- _LISTA DE TAREFAS_:
1 > Reproduza do texto sobre o poema “Primavera e outono” o trecho que começa nas palavras que contêm "O poema evoca" e termina em "britânico Robert Bridges.".
2 > Escreva a continuação do texto sobre o poema “Primavera e outono”, a partir da última frase apresentada.

“Primavera e outono“, escrito por Gerard Manley Hopkins, em setembro de 1880, e recolhido em seu livro Poemas e prosa, é o poema mais triste já escrito. Tenho me emocionado com outros poemas, incluindo “Rock me mercy“, de Yusef Komunyakaa, “Saying goodbye to very young children“, de John Updike, e “Aubade ending with the death of a mosquito“, de Tarfia Faizullah. Existem inumeráveis outros poemas, publicados e inéditos, vistos e nunca vistos, que poderiam deixar cicatrizes em meu coração. Todavia, em 15 linhas e 94 palavras, Hopkins construiu um sentimento melancólico e elegíaco que mexe comigo ainda hoje, centenas de leituras depois [existem ao menos três versões em português para este poema, a saber: aqui, em tradução de Alípio Correia de França Neto; aqui, em tradução de Aíla de Oliveira Gomes; e aqui, em tradução de Luís Gonçales Bueno de Camargo. Em 2010, a versão original foi musicada por Natalie Merchant (ver aqui)].
O poema evoca uma “criança” [“a young child”], Margaret, que é a destinatária silenciosa do lamento do narrador adulto. Hopkins compôs o poema enquanto servia como padre de paróquia, em Lydiate, Inglaterra, e ocasionalmente celebrava missas em Rose Hill, uma propriedade particular. Ele não foi um pregador bem-sucedido e, desprovido de “força de trabalho”, logo deixou o serviço pastoral. Lecionou latim e grego, em nível intermediário, durante três anos, tornando-se então chefe de Cultura Clássica, no Colégio Universitário, em Dublin. Teve poucas alegrias em todos esses afazeres profissionais e morreu de febre tifoide, em 8 de junho de 1889. Seus poemas só foram publicados em 1918, pelo seu amigo e poeta laureado britânico Robert Bridges.

- _MATERIAL FORNECIDO_:
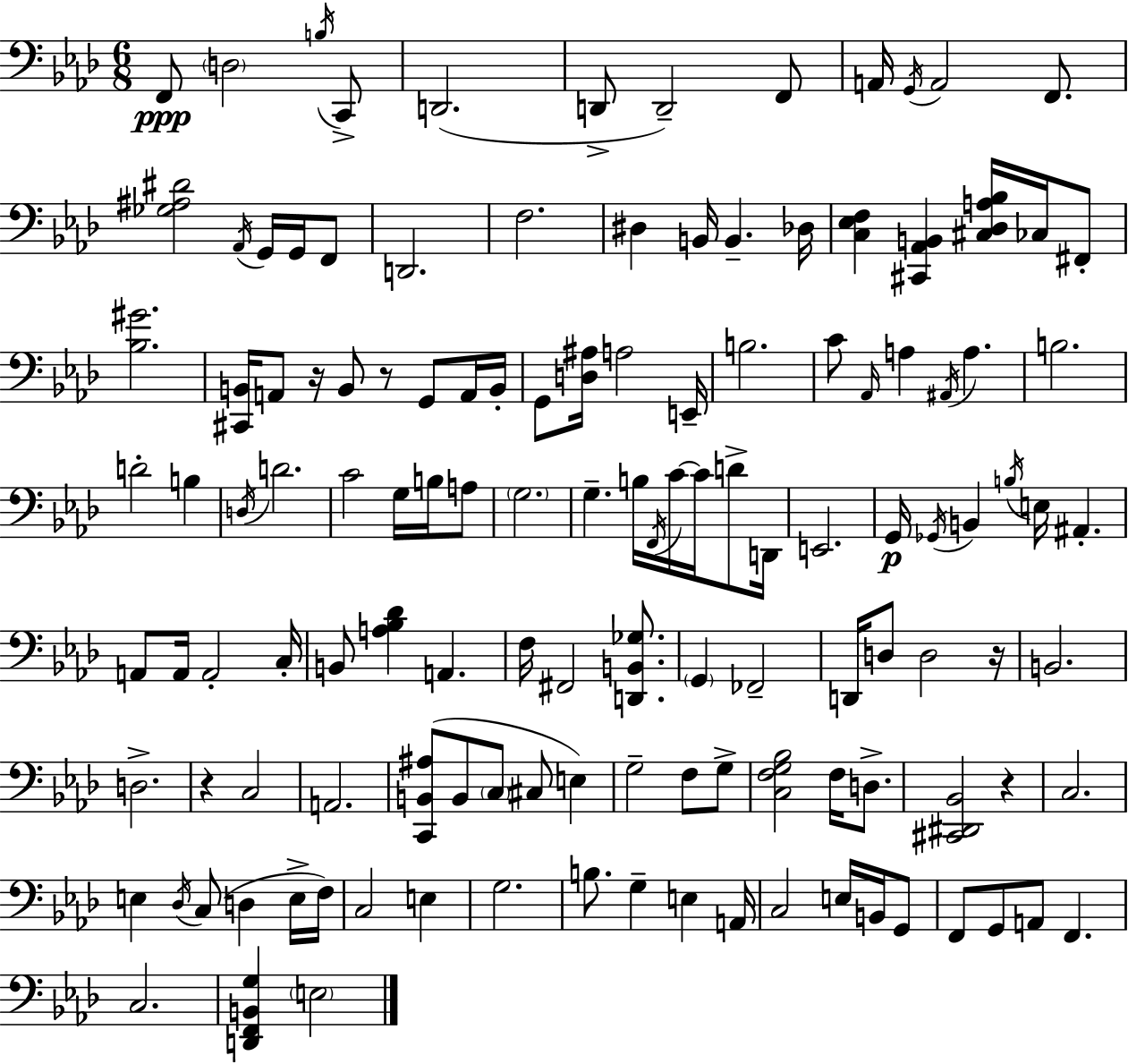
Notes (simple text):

- _RESPOSTAS POR TAREFA_:
1 >
O poema evoca uma “criança” [“a young child”], Margaret, que é a destinatária silenciosa do lamento do narrador adulto. Hopkins compôs o poema enquanto servia como padre de paróquia, em Lydiate, Inglaterra, e ocasionalmente celebrava missas em Rose Hill, uma propriedade particular. Ele não foi um pregador bem-sucedido e, desprovido de “força de trabalho”, logo deixou o serviço pastoral. Lecionou latim e grego, em nível intermediário, durante três anos, tornando-se então chefe de Cultura Clássica, no Colégio Universitário, em Dublin. Teve poucas alegrias em todos esses afazeres profissionais e morreu de febre tifoide, em 8 de junho de 1889. Seus poemas só foram publicados em 1918, pelo seu amigo e poeta laureado britânico Robert Bridges.

2 >
Margaret, are you grieving
Over Goldengrove unleaving?
Profundamente melancólico
Hopkins, do nosso ponto de vista tardio e imperfeito, foi um homem deprimido que amava a Deus. Muito tem sido escrito a respeito da tensão entre o seu eu artístico e o ascético; mesmo esse paradoxo, contudo, é fantasioso. Os exercícios espirituais, a pedra angular da formação jesuítica de Hopkins, não visam anular a personalidade de ninguém, apenas concentrar a mente. Seus versos poéticos vibram de acordo com a paixão de um homem de fé, e devem ser lidos sob essa ótica. Mas ele também foi um homem profundamente melancólico.
O conceito de melancolia foi essencial para o ensaísta Michel de Montaigne, cujas obras, em suas associações e ritmos, eram poéticas. Em Montaigne e a melancolia: A sabedoria dos ensaios [em português, ver aqui], M. A. Screech argumenta que essa melancolia, considerada então um dos quatro humores do corpo (bílis negra), resultou tanto em tristeza como em êxtase arrebatador. O êxtase do sexo, mas também o êxtase das experiências místicas, muito se parece com os ânimos polarizados nos poemas de Hopkins. Montaigne estaria mais próximo do humor de Cícero (“Aristóteles disse que todos os gênios são melancólicos. Isso me deixa menos apreensivo por ser aparvalhado.”) do que das sombras de Hopkins, mas eles compartilham da propensão para explorar a tristeza.
“Primavera e outono” é dirigido a Margaret. O seu nome é mencionado no primeiro e no último verso, fechando o poema. Hopkins, como outros poetas, muitas vezes alcança esse envolvimento de palavras e ideias por meio da forma poética e da rima, mas a repetição do seu nome é um lembrete de que a ela está sendo dado um conselho. Ela está triste porque as árvores estão perdendo folhas. Nós talvez quiséssemos dizer a ela para se refazer, não desperdiçando suas lágrimas com uma coisa tão trivial. Momentaneamente, porém, o narrador conserva o amor dela inflexível e sincero.
Leaves like the things of man, you
With your fresh thoughts care for, can you?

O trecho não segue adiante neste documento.